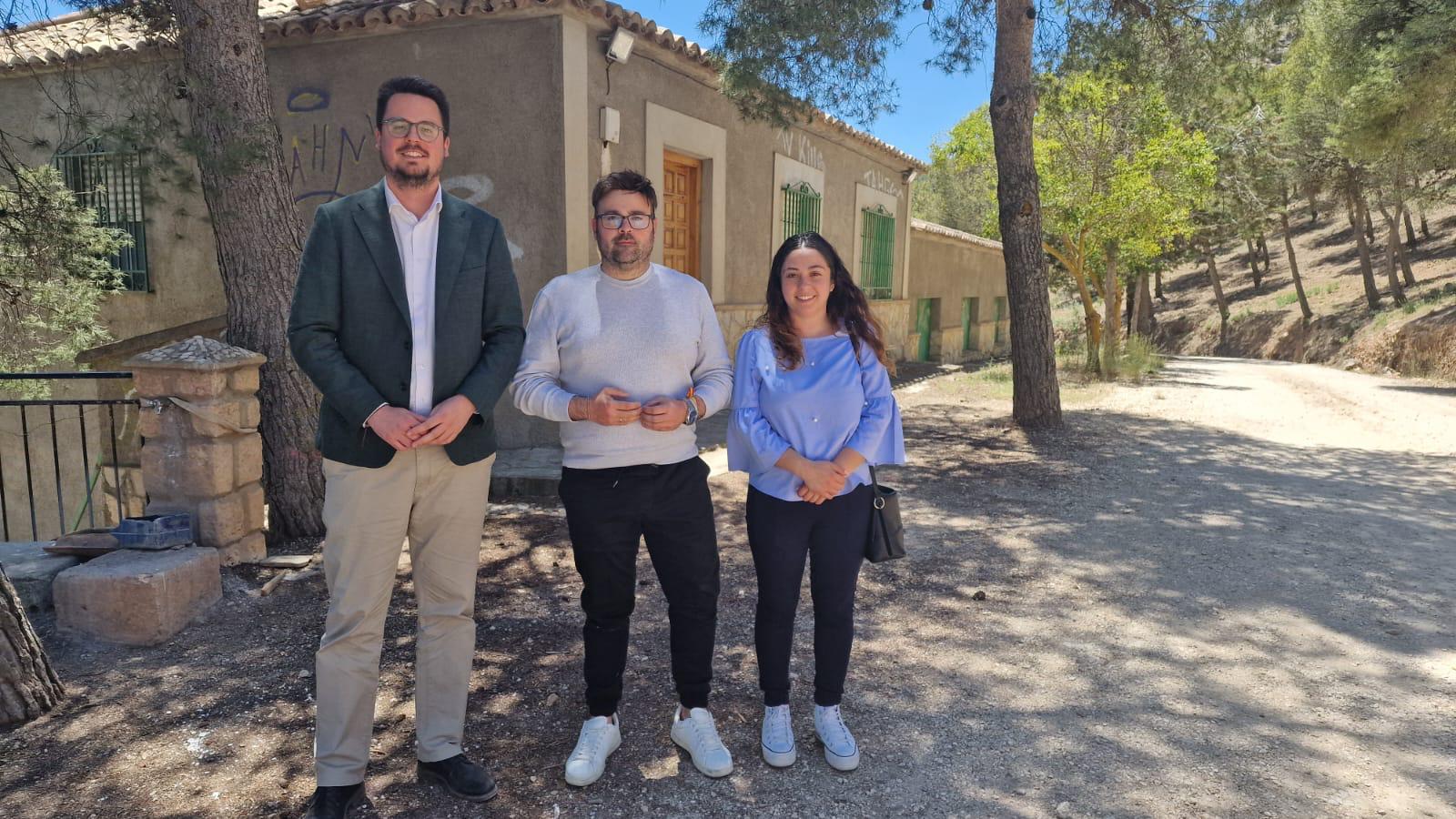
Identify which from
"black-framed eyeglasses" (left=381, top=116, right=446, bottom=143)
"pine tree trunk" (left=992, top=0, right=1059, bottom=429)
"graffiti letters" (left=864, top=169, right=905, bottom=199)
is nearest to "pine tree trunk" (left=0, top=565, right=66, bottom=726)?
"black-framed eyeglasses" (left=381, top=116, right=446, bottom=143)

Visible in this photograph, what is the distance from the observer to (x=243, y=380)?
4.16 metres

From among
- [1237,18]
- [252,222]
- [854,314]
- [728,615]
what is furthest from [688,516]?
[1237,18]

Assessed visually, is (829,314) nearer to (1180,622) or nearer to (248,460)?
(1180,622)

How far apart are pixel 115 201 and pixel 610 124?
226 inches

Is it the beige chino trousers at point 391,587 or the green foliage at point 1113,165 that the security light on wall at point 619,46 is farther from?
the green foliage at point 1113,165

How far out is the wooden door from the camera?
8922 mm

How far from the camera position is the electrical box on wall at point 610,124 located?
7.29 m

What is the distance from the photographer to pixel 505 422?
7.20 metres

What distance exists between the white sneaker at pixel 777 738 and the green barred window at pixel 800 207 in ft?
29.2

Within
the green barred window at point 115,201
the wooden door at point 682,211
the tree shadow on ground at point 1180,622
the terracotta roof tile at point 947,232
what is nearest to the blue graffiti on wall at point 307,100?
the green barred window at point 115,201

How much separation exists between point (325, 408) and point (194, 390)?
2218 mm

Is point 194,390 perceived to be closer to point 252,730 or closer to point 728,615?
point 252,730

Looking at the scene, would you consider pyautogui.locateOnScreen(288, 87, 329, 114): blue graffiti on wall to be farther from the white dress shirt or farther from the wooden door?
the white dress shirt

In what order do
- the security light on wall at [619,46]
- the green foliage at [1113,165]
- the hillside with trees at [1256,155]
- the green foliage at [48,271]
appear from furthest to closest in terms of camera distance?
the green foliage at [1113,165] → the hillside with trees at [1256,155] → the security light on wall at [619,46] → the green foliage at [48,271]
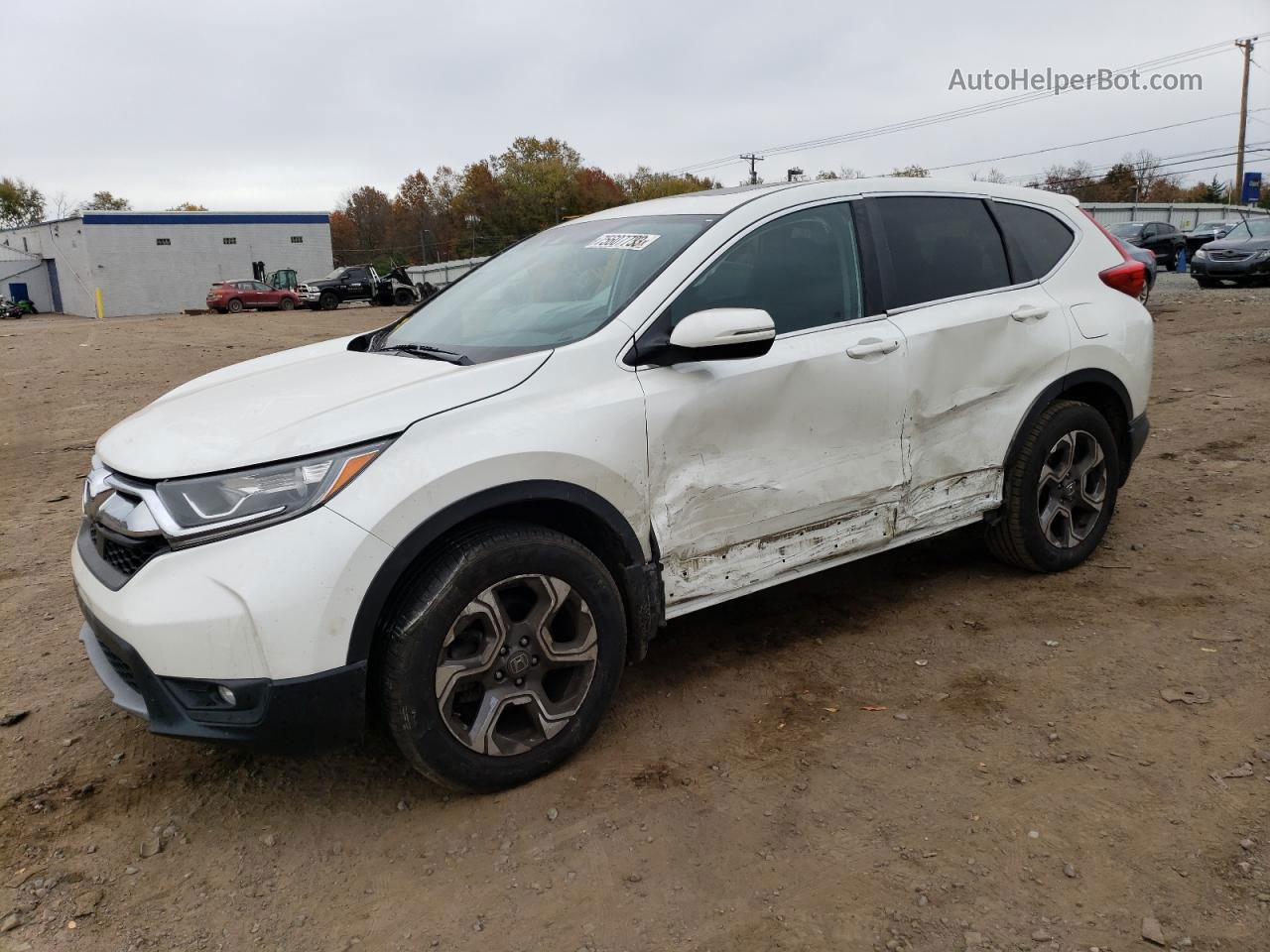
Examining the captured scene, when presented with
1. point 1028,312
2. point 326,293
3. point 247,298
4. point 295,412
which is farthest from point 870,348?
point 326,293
+++
◆ Your objective ◆
Convert the material above into a numbered list, from the line containing "What is the distance from the photographer" through the line containing "the green foliage at [1113,165] →", with both of those lines included and blank lines left out.

◆ Task solution ◆
1. What is the distance from the photographer to pixel 505 422?
2. 7.20 metres
3. What distance exists between the white sneaker at pixel 777 738 and the green barred window at pixel 800 207 in ft?
4. 29.2
5. Within
6. the green barred window at point 115,201
7. the wooden door at point 682,211
8. the tree shadow on ground at point 1180,622
9. the terracotta roof tile at point 947,232
10. what is nearest to the blue graffiti on wall at point 307,100?
11. the green barred window at point 115,201
12. How much separation exists between point (325, 408) and point (194, 390)?
13. 2218 mm
14. Is point 194,390 perceived to be closer to point 252,730 or closer to point 728,615?
15. point 252,730
16. Looking at the scene, would you consider pyautogui.locateOnScreen(288, 87, 329, 114): blue graffiti on wall to be farther from the white dress shirt or farther from the wooden door?
17. the white dress shirt
18. In what order do
19. - the security light on wall at [619,46]
20. - the green foliage at [1113,165]
21. - the hillside with trees at [1256,155]
22. - the green foliage at [48,271]
23. appear from furthest to closest in terms of camera distance?
24. the green foliage at [1113,165] → the hillside with trees at [1256,155] → the security light on wall at [619,46] → the green foliage at [48,271]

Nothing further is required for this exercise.